# Cheep boot help, please!



## SPAZ (May 2, 2009)

i got to buy a new pair of boots, and my budget is around 120. i checked out department of goods, and i came across two in my size for the amount of money i have, both from last season.
nitro grifter tls
Nitro Grifter TLS Snowboard Boot - Men's from Departmentofgoods.com

burton freestyle
Burton Freestyle Snowboard Boot - Men's - 09/10 from Departmentofgoods.com

these are for freestyle riding, and i honestly just care about which one has more value for the price. thanks!


----------



## Rufus (Nov 7, 2008)

Have you checked local shops? I hit a couple last weekend and saw a lot of bargains on last year's boots, prices as good or better than online and you get to try them on.


----------



## Mirage (Jun 16, 2010)

I agree, I went to a store and tried on a bunch of last season boots that were all 70% off. I would check some place close to you. I ended up with a 2010-11 boot because it fit much better. Just try on a few boots and you will find one that fits. I bought two and returned two online before getting these. GL!


----------



## SPAZ (May 2, 2009)

honestly, all of my local shops blow. but maybe this weekend i'll go look around, mayme i will get lucky...


----------



## thugit (Sep 29, 2009)

if you've got a dicks or a sport chalet around you, occasionally they sell decent boots, not sure if they'll be in your budget however.


----------



## SPAZ (May 2, 2009)

thugit said:


> if you've got a dicks or a sport chalet around you, occasionally they sell decent boots, not sure if they'll be in your budget however.


yeah, but they sell lower-end stuff. these boots i'm looking at are pretty decent. i wouldn't want any snowjam boots on while riding a neversummer, lol. kinda defeats the purpose.


----------



## B.Gilly (Jul 23, 2008)

Is there an Eastern Mountain Sports close to you? Seem they have a few shops through out NY so might check into them. I know not many places here have the newer season gear yet but they might have a few stuff from last season about.
Eastern Mountain Sports - Store Locator


----------



## SPAZ (May 2, 2009)

the one down the street from me only carries ski stuff 
i still love that store, though!


----------



## Beatlesfan888 (Jul 8, 2010)

I loved my freestyles theyre pretty damn comfortable


----------



## eastCOASTkills (Aug 5, 2009)

Look at DC Phases. They're sooo comfy and only like $130 ish


----------



## rephreshed (Aug 21, 2010)

seriously, go to Zumiez in Crossgates. i went there last year and got a pair of 32 prions from the previous season for $85. they always seems to have decent deals. if not head to alpin house in clifton park. OR just wait until the november 5,6,7 to go to the Albany Ski & Snowboard expo. they always have decent deals there on good boots.

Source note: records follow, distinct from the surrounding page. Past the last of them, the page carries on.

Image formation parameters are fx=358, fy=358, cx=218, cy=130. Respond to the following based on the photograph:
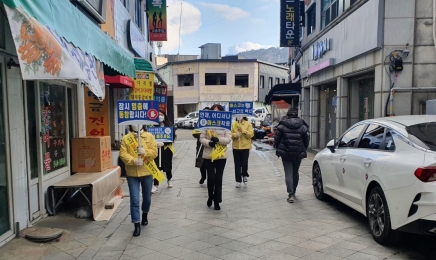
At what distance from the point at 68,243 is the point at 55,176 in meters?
1.72

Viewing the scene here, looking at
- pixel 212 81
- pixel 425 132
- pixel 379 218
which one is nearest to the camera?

i know we don't have a lot of good shops around here but don't waste your time with dicks or sports authority if you're looking for variety.


----------



## rephreshed (Aug 21, 2010)

oh yeah, try Goldstocks is Scotia, Apline Sports in Saratoga or Sports Page up by Gore Mountain.


----------



## SPAZ (May 2, 2009)

rephreshed said:


> seriously, go to Zumiez in Crossgates. i went there last year and got a pair of 32 prions from the previous season for $85. they always seems to have decent deals. if not head to alpin house in clifton park. OR just wait until the november 5,6,7 to go to the Albany Ski & Snowboard expo. they always have decent deals there on good boots.
> 
> i know we don't have a lot of good shops around here but don't waste your time with dicks or sports authority if you're looking for variety.





rephreshed said:


> oh yeah, try Goldstocks is Scotia, Apline Sports in Saratoga or Sports Page up by Gore Mountain.

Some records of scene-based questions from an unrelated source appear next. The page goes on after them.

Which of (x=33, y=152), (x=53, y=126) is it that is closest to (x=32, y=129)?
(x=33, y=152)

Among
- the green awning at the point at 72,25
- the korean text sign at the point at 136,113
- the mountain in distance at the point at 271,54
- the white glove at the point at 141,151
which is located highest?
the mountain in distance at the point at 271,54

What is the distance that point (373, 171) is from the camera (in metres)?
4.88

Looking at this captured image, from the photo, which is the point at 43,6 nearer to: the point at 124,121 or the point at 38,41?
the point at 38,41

zumiez is out of the 2010 stuff unfortunately, and i need boots by november 1. goldstocks is an ok store and it's where my friend got his board, but they really only carry burton and dc and they never have any decent sales. those DC's ECS mentioned sound ok. i'll check them out.


----------



## rephreshed (Aug 21, 2010)

SPAZ said:


> zumiez is out of the 2010 stuff unfortunately, and i need boots by november 1.


really?? have you tried calling the zumiez in rotterdam or malta?


----------



## wrathfuldeity (Oct 5, 2007)

if u know the size, model and brand; just look and watch online...geartrade, evo and others. picked up some like new (maybe one day, but looked like they just walked around in the house) 32 focus boas for $60.


----------